Many other regional tribes have also joined Sabha's condemnation of the attack, announcing their support for the boycott until the culprit is revealed.

On Sunday, a car bomb exploded near a military position in Raqqa, local authorities and a war monitor said, and Daesh terror group said it was behind the blast.

Raqqa security forces said a civilian had been killed and several people, including civilians and fighters injured.
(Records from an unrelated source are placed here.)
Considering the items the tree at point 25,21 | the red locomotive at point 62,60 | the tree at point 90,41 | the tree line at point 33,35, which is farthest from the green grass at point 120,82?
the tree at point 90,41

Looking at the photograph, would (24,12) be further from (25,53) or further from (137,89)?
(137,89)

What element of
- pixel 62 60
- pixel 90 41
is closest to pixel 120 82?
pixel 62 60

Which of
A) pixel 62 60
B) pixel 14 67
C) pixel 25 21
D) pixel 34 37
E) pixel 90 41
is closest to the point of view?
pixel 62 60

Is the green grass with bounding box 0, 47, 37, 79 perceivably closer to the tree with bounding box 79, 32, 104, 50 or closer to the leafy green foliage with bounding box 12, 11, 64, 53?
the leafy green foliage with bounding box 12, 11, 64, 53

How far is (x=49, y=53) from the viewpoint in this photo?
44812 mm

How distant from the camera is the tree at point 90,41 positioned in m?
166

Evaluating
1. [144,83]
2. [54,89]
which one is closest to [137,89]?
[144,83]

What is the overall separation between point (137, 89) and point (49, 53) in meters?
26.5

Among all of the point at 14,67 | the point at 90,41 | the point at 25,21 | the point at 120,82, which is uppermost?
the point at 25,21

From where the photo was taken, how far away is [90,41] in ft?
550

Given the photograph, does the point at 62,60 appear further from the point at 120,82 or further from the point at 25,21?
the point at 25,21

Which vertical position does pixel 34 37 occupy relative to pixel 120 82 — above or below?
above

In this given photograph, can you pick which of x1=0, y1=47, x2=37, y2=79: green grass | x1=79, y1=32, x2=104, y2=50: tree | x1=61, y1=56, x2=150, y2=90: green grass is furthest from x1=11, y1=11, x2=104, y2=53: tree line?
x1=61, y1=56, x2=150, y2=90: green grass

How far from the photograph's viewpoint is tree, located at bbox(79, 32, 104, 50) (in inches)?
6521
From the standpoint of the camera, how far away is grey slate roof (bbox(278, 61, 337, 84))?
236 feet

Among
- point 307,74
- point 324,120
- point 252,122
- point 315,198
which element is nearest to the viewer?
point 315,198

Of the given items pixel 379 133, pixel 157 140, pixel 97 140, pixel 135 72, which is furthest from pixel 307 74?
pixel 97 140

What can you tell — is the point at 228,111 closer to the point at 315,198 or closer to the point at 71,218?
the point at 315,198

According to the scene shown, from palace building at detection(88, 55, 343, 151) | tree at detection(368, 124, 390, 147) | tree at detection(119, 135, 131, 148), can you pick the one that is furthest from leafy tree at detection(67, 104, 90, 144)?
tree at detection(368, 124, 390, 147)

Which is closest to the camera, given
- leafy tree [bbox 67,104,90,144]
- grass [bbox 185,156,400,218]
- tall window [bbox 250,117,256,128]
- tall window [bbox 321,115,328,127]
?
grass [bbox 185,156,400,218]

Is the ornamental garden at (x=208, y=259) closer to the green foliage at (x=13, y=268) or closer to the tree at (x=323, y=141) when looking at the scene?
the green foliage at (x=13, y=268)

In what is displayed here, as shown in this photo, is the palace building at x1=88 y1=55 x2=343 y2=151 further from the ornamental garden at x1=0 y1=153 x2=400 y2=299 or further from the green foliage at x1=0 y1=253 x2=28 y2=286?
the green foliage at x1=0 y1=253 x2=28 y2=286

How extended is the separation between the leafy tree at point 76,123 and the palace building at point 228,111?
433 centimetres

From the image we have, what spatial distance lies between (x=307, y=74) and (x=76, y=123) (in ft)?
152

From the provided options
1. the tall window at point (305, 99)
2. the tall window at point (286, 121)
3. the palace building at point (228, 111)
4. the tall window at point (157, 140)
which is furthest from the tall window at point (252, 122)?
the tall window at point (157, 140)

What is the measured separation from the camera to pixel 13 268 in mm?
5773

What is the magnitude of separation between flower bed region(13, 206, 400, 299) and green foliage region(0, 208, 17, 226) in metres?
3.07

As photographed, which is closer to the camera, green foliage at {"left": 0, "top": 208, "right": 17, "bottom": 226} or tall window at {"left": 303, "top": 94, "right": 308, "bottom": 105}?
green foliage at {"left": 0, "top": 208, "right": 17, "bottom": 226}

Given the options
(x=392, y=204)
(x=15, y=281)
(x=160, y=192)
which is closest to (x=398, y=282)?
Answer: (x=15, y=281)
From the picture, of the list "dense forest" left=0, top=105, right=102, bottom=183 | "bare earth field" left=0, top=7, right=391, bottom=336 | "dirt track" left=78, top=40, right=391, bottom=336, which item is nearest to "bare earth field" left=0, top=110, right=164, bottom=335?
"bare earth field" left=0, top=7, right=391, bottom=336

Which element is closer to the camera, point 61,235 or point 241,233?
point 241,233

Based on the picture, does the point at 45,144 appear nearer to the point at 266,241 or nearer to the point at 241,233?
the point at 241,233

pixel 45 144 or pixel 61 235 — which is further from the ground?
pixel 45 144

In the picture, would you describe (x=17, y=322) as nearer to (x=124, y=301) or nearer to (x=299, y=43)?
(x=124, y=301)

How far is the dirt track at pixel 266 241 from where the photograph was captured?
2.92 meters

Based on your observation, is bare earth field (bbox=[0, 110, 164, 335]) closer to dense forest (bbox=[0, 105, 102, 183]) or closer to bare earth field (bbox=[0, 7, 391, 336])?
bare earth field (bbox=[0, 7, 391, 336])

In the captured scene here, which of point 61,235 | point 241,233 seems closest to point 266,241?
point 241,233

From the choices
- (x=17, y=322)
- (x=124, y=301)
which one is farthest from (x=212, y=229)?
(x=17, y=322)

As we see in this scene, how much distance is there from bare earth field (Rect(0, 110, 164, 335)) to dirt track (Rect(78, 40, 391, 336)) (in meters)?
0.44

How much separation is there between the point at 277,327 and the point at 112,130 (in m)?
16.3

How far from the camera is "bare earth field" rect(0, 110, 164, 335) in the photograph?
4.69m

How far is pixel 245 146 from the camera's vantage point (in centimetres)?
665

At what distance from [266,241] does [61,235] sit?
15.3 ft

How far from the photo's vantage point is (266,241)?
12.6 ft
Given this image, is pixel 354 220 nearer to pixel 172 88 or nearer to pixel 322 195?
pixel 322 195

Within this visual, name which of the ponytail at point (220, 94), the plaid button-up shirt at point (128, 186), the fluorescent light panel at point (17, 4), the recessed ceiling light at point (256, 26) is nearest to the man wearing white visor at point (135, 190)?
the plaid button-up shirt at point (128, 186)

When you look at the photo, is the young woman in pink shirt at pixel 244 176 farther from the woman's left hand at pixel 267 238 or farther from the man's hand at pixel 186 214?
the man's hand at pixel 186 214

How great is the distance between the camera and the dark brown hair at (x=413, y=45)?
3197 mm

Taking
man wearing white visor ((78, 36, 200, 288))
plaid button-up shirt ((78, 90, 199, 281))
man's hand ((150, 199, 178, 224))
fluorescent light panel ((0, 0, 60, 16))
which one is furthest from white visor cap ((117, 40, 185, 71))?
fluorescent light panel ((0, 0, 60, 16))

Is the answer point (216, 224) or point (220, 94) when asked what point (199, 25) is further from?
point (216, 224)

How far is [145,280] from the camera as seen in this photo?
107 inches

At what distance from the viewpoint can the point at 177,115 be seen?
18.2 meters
The war monitor, the Syrian Observatory for Human Rights, said the blast caused "a large number" of casualties.

Daesh said in a statement that it had detonated the bomb, targeting members of the YPG, the strongest element in the U.S.-backed Syrian Democratic Forces (SDF) group that drove the terrorists from Raqqa last year.

For the past year, the YPG has oppressed and terrorized Raqqa's local population -- as it has in other areas under its control.

It has forcibly recruited civilians into its ranks and has prevented many local residents from rebuilding their homes, many of which were destroyed last year by intense coalition airstrikes.

The YPG does not provide any public services, while residents accused of having links with the opposition frequently face arbitrary detention.

In a report published last December, the U.K.-based Syrian Network for Human Rights said a total of 2,323 civilians had been killed in Raqqa in the period from November 2016 to October 2017.